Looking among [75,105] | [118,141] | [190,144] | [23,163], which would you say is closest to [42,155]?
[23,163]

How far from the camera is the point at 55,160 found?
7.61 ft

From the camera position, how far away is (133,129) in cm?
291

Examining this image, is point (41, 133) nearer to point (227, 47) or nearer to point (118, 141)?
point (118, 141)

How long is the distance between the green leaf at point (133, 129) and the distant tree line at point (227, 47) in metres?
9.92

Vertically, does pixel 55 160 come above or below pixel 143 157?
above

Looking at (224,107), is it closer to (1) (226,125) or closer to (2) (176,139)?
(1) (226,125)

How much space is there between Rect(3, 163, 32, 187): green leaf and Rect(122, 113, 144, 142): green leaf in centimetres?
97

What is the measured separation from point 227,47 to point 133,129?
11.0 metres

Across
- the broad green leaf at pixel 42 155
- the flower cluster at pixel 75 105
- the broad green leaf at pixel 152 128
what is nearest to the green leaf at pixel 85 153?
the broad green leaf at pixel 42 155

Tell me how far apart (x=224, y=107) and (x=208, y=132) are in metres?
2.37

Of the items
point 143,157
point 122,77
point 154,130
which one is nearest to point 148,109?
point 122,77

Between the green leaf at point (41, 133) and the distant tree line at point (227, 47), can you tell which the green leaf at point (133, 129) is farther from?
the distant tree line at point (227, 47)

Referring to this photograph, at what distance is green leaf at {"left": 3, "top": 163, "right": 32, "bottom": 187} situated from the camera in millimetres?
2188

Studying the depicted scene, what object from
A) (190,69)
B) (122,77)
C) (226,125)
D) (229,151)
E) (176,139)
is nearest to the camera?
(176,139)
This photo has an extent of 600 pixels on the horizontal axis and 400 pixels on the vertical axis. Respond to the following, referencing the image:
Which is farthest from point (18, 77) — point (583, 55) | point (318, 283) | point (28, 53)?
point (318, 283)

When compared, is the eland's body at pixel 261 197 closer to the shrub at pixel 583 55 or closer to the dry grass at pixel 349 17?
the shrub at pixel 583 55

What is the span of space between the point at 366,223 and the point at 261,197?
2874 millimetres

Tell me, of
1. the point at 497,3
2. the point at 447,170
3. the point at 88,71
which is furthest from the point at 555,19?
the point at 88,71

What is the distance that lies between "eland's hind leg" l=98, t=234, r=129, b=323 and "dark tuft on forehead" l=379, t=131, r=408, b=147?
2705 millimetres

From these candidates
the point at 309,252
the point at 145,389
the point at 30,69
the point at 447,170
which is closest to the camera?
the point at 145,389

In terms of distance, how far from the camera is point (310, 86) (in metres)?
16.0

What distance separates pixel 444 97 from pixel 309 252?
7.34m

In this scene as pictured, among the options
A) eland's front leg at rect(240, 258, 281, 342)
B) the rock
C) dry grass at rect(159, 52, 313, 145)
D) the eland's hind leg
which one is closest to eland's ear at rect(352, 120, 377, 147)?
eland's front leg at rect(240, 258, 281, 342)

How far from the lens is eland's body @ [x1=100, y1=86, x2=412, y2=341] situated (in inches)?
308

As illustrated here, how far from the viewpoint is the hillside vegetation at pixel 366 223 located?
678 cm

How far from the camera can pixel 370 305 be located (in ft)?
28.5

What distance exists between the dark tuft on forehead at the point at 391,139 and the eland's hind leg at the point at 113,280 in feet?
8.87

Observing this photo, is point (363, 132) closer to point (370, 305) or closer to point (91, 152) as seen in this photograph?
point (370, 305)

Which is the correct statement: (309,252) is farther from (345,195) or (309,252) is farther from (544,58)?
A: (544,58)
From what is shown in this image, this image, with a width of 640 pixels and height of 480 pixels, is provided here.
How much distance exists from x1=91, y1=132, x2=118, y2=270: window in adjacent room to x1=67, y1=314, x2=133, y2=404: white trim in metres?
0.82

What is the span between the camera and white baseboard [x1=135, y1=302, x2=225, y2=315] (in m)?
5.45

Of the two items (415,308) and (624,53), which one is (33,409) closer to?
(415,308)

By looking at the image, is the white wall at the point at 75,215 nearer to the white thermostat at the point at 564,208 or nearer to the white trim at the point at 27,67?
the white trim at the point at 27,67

= = = = = = =

**WHAT THE TASK ASKS:** Rewrite all of the data above, changing every "flower cluster" to "cluster of blossoms" and leaving the rest unchanged.

**TASK ANSWER:**
Looking among [75,105] | [118,141] | [190,144] | [23,163], which would you say is closest to [42,155]?
[23,163]

How far from the camera is the point at 55,160 found?
7.61 ft

From the camera position, how far away is (133,129) in cm?
291

Examining this image, is point (41, 133) nearer to point (227, 47) or nearer to point (118, 141)?
point (118, 141)

How long is the distance between the green leaf at point (133, 129) and the distant tree line at point (227, 47) in metres?
9.92

Vertically, does pixel 55 160 come above or below pixel 143 157?
above

Looking at (224,107), is it closer to (1) (226,125) or closer to (2) (176,139)?
(1) (226,125)

How much space is there between Rect(3, 163, 32, 187): green leaf and Rect(122, 113, 144, 142): green leaf in centimetres?
97

What is the measured separation from point 227,47 to point 133,129?
11.0 metres

Across
- the broad green leaf at pixel 42 155
- the cluster of blossoms at pixel 75 105
- the broad green leaf at pixel 152 128
what is nearest to the green leaf at pixel 85 153?
the broad green leaf at pixel 42 155

Tell me how far apart (x=224, y=107) and (x=208, y=132) are in metres?
2.37

Of the items
point 143,157
point 122,77
point 154,130
which one is nearest to point 148,109?
point 122,77

Between the green leaf at point (41, 133) and the distant tree line at point (227, 47), can you tell which the green leaf at point (133, 129) is farther from?
the distant tree line at point (227, 47)

Referring to this photograph, at what distance is green leaf at {"left": 3, "top": 163, "right": 32, "bottom": 187} situated from the camera in millimetres?
2188

Studying the depicted scene, what object from
A) (190,69)
B) (122,77)
C) (226,125)
D) (229,151)
E) (176,139)
is nearest to the camera?
(176,139)
This photo has an extent of 600 pixels on the horizontal axis and 400 pixels on the vertical axis. Respond to the following, referencing the image:
Which is farthest from point (18, 77) — point (583, 55) | point (318, 283) | point (28, 53)?
point (318, 283)

When compared, is the eland's body at pixel 261 197 closer to the shrub at pixel 583 55 or closer to the dry grass at pixel 349 17?
the shrub at pixel 583 55

What is the span of space between the point at 366,223 and the point at 261,197?
2874 millimetres

Tell me, of
1. the point at 497,3
2. the point at 447,170
3. the point at 88,71
which is furthest from the point at 555,19?
the point at 88,71

What is the distance that lies between "eland's hind leg" l=98, t=234, r=129, b=323 and "dark tuft on forehead" l=379, t=131, r=408, b=147?
2705 millimetres

From these candidates
the point at 309,252
the point at 145,389
the point at 30,69
the point at 447,170
which is closest to the camera?
the point at 145,389

In terms of distance, how far from the camera is point (310, 86) (in metres)?
16.0

What distance separates pixel 444 97 from pixel 309 252?
7.34m

In this scene as pictured, among the options
A) eland's front leg at rect(240, 258, 281, 342)
B) the rock
C) dry grass at rect(159, 52, 313, 145)
D) the eland's hind leg
which one is closest to eland's ear at rect(352, 120, 377, 147)?
eland's front leg at rect(240, 258, 281, 342)

How far from the lens is eland's body @ [x1=100, y1=86, x2=412, y2=341] situated (in inches)?
308

As illustrated here, how far from the viewpoint is the hillside vegetation at pixel 366 223 located?
678 cm

How far from the camera can pixel 370 305 be located (in ft)?
28.5

What distance exists between the dark tuft on forehead at the point at 391,139 and the eland's hind leg at the point at 113,280 in feet?
8.87

Observing this photo, is point (363, 132) closer to point (370, 305) or closer to point (91, 152) as seen in this photograph?
point (370, 305)

Which is the correct statement: (309,252) is farther from (345,195) or (309,252) is farther from (544,58)?
A: (544,58)
From what is shown in this image, this image, with a width of 640 pixels and height of 480 pixels, is provided here.
How much distance exists from x1=91, y1=132, x2=118, y2=270: window in adjacent room to x1=67, y1=314, x2=133, y2=404: white trim in metres?
0.82

What is the span between the camera and white baseboard [x1=135, y1=302, x2=225, y2=315] (in m)?
5.45

Of the two items (415,308) and (624,53), which one is (33,409) closer to?
(415,308)

By looking at the image, is the white wall at the point at 75,215 nearer to the white thermostat at the point at 564,208 or nearer to the white trim at the point at 27,67?
the white trim at the point at 27,67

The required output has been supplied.